• **DATASET**:
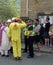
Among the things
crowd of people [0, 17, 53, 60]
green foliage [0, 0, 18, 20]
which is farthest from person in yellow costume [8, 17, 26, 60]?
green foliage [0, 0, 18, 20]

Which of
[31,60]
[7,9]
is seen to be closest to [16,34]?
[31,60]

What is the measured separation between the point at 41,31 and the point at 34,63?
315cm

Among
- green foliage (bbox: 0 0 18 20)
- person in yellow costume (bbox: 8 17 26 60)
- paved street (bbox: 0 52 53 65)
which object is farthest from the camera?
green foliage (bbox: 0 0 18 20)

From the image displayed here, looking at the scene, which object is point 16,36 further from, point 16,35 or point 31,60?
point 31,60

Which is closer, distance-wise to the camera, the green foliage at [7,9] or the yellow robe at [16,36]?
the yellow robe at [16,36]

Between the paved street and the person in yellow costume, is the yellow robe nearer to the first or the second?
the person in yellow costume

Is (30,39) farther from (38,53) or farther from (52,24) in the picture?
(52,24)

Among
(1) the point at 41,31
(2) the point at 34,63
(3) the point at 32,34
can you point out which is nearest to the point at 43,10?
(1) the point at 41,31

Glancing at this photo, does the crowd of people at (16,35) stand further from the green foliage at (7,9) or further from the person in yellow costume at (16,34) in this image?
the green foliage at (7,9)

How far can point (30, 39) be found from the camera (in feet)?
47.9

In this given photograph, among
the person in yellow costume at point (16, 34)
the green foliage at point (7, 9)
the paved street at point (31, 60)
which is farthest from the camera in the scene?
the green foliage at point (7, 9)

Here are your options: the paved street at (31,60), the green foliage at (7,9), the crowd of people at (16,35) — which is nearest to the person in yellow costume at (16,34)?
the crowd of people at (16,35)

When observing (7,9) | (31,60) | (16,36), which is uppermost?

• **EXERCISE OBJECTIVE**:
Rewrite the records as a numbered list with one line per item, starting at the line that contains "Between the paved" and continuing through the final line of the records. Leave out any blank lines.

• **SOLUTION FOR THIS EXERCISE**:
1. Between the paved street and the person in yellow costume, is the yellow robe nearer to the first or the second?
2. the person in yellow costume
3. Is (30,39) farther from (38,53) or farther from (52,24) in the picture?
4. (52,24)
5. Among
6. (1) the point at 41,31
7. (2) the point at 34,63
8. (3) the point at 32,34
9. can you point out which is nearest to the point at 43,10?
10. (1) the point at 41,31
11. Glancing at this photo, does the crowd of people at (16,35) stand further from the green foliage at (7,9) or further from the person in yellow costume at (16,34) in this image?
12. the green foliage at (7,9)
13. How far can point (30, 39) be found from the camera (in feet)?
14. 47.9
15. In this given photograph, among
16. the person in yellow costume at point (16, 34)
17. the green foliage at point (7, 9)
18. the paved street at point (31, 60)
19. which is farthest from the camera in the scene?
20. the green foliage at point (7, 9)
21. Here are your options: the paved street at (31,60), the green foliage at (7,9), the crowd of people at (16,35) — which is nearest to the person in yellow costume at (16,34)?
22. the crowd of people at (16,35)
23. When observing (7,9) | (31,60) | (16,36), which is uppermost?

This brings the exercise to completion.